__WHAT THIS TASK INVOLVES__
Reproduce every one of the items below with each occurrence of "driftwood" changed to "log" and all other text left unchanged. Omit the pictures from your answer.

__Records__
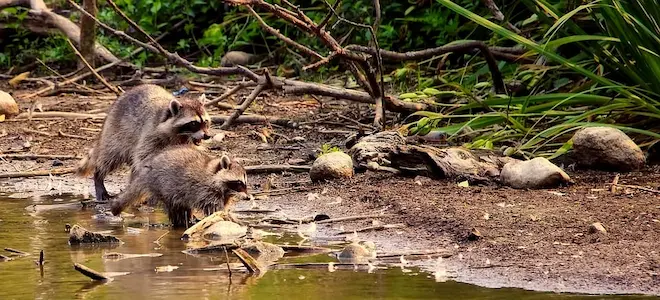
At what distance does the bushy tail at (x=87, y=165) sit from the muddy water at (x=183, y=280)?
1771 millimetres

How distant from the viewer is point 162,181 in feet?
20.8

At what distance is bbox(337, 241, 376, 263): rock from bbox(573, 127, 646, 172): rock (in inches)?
82.1

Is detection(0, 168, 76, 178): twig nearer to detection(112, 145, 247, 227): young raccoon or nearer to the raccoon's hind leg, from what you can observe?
Result: the raccoon's hind leg

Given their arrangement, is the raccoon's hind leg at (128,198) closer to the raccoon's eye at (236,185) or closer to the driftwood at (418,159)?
the raccoon's eye at (236,185)

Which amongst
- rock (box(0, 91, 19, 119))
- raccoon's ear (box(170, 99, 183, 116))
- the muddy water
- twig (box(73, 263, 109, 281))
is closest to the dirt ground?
the muddy water

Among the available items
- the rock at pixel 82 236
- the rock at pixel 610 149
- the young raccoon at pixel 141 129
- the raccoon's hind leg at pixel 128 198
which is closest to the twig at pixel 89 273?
the rock at pixel 82 236

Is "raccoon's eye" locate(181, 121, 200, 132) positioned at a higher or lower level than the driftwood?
higher

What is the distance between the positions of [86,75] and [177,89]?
84cm

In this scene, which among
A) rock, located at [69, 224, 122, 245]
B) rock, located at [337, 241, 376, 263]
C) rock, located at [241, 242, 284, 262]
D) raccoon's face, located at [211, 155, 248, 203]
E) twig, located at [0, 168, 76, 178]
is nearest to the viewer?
rock, located at [337, 241, 376, 263]

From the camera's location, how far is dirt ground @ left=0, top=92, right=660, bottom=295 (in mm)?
4520

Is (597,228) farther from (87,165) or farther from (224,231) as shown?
(87,165)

__RESULT OF THE EXERCISE__
At what distance does the bushy tail at (x=87, y=165) sit from the muddy water at (x=183, y=280)?
1771 millimetres

How distant from the viewer is point 162,181 in feet?
20.8

At what distance is bbox(337, 241, 376, 263): rock from bbox(573, 127, 646, 172): rock (in inches)?
82.1

Is detection(0, 168, 76, 178): twig nearer to detection(112, 145, 247, 227): young raccoon or nearer to the raccoon's hind leg, from what you can observe?
Result: the raccoon's hind leg

Given their arrangement, is the raccoon's hind leg at (128,198) closer to the raccoon's eye at (236,185) or closer to the log at (418,159)?
the raccoon's eye at (236,185)

Which amongst
- rock (box(0, 91, 19, 119))
- raccoon's ear (box(170, 99, 183, 116))
- the muddy water
- twig (box(73, 263, 109, 281))
is closest to the dirt ground?
the muddy water

Among the available items
- the rock at pixel 82 236
- the rock at pixel 610 149
- the young raccoon at pixel 141 129
- the raccoon's hind leg at pixel 128 198
which is closest to the twig at pixel 89 273?
the rock at pixel 82 236

Is "raccoon's eye" locate(181, 121, 200, 132) positioned at a higher or lower level than the log?
higher

What is the distance between the positions of [86,75] and [177,89]?
84cm

In this scene, which among
A) rock, located at [69, 224, 122, 245]
B) rock, located at [337, 241, 376, 263]
C) rock, located at [241, 242, 284, 262]
D) raccoon's face, located at [211, 155, 248, 203]
E) twig, located at [0, 168, 76, 178]
is nearest to the viewer?
rock, located at [337, 241, 376, 263]

From the camera's location, how far is dirt ground @ left=0, top=92, right=660, bottom=295 (in mm)?
4520

Is (597,228) farther from (87,165) or farther from (224,231) as shown?
(87,165)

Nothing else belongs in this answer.